**Exercise objective**
Write out the stretch of the material that begins with the line containing "In the picture, does" and ends with the line containing "5.57 metres" as a JSON list of strings. Use one string per line, include both end lines, and leave out blank lines.

--- BEGIN ---

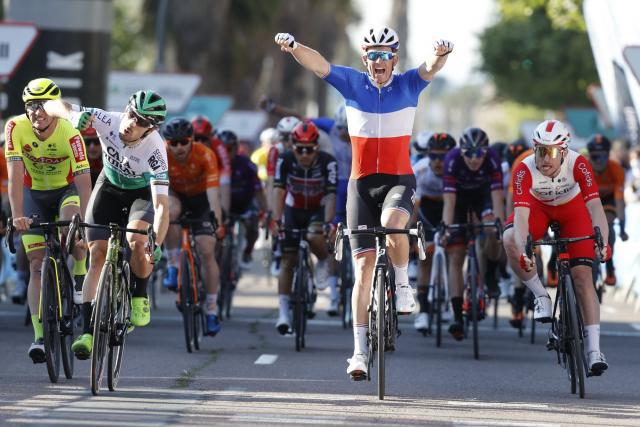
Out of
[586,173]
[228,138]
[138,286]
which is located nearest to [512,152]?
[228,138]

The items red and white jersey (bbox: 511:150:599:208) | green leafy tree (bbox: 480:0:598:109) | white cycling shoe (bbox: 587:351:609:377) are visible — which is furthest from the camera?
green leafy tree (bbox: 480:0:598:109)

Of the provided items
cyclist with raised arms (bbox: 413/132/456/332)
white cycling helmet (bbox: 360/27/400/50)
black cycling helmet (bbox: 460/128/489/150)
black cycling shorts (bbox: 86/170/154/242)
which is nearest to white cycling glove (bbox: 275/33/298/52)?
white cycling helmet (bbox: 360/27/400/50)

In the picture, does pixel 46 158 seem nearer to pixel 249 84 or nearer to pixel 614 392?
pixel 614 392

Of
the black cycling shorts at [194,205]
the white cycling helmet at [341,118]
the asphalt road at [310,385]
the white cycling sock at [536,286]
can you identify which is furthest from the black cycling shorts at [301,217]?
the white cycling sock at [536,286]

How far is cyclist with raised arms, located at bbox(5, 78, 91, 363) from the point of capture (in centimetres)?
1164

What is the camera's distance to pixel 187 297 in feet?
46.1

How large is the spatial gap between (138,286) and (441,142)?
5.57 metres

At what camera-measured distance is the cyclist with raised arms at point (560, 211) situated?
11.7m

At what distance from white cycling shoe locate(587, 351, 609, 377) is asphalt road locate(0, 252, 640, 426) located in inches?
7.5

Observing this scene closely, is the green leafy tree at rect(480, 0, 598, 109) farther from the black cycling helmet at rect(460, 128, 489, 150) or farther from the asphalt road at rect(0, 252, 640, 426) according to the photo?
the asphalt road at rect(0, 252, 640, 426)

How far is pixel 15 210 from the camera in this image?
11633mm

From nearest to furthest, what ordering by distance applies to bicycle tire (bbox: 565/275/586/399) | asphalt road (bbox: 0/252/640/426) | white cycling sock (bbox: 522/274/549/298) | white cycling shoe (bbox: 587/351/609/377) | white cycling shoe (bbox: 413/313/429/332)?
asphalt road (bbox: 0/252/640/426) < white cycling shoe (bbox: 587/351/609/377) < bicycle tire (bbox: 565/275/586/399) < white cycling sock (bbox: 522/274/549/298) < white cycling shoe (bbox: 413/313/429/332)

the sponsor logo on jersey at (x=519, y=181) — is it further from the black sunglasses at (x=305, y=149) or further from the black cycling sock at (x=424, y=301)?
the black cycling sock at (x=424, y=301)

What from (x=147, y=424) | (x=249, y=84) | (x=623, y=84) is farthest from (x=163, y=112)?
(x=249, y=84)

--- END ---
--- BEGIN ---

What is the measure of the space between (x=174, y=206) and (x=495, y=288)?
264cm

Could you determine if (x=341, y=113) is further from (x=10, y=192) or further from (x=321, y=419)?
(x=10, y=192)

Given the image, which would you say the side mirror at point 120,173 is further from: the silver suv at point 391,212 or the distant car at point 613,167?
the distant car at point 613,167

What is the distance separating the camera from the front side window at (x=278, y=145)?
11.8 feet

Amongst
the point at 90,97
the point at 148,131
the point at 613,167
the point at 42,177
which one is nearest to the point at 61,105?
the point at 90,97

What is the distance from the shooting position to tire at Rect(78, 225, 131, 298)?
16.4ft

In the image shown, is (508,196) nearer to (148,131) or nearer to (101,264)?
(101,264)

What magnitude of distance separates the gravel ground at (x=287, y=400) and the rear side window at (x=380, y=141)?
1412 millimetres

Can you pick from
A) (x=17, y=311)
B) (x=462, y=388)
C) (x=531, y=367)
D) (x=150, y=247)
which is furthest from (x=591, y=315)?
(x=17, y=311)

--- END ---

**Response to the exercise**
[
  "In the picture, does pixel 46 158 seem nearer to pixel 249 84 or nearer to pixel 614 392?",
  "pixel 614 392",
  "Of",
  "the black cycling shorts at [194,205]",
  "the white cycling helmet at [341,118]",
  "the asphalt road at [310,385]",
  "the white cycling sock at [536,286]",
  "can you identify which is furthest from the black cycling shorts at [301,217]?",
  "the white cycling sock at [536,286]",
  "How far is cyclist with raised arms, located at bbox(5, 78, 91, 363) from the point of capture (in centimetres)?",
  "1164",
  "What is the camera's distance to pixel 187 297 in feet?",
  "46.1",
  "How large is the spatial gap between (138,286) and (441,142)?",
  "5.57 metres"
]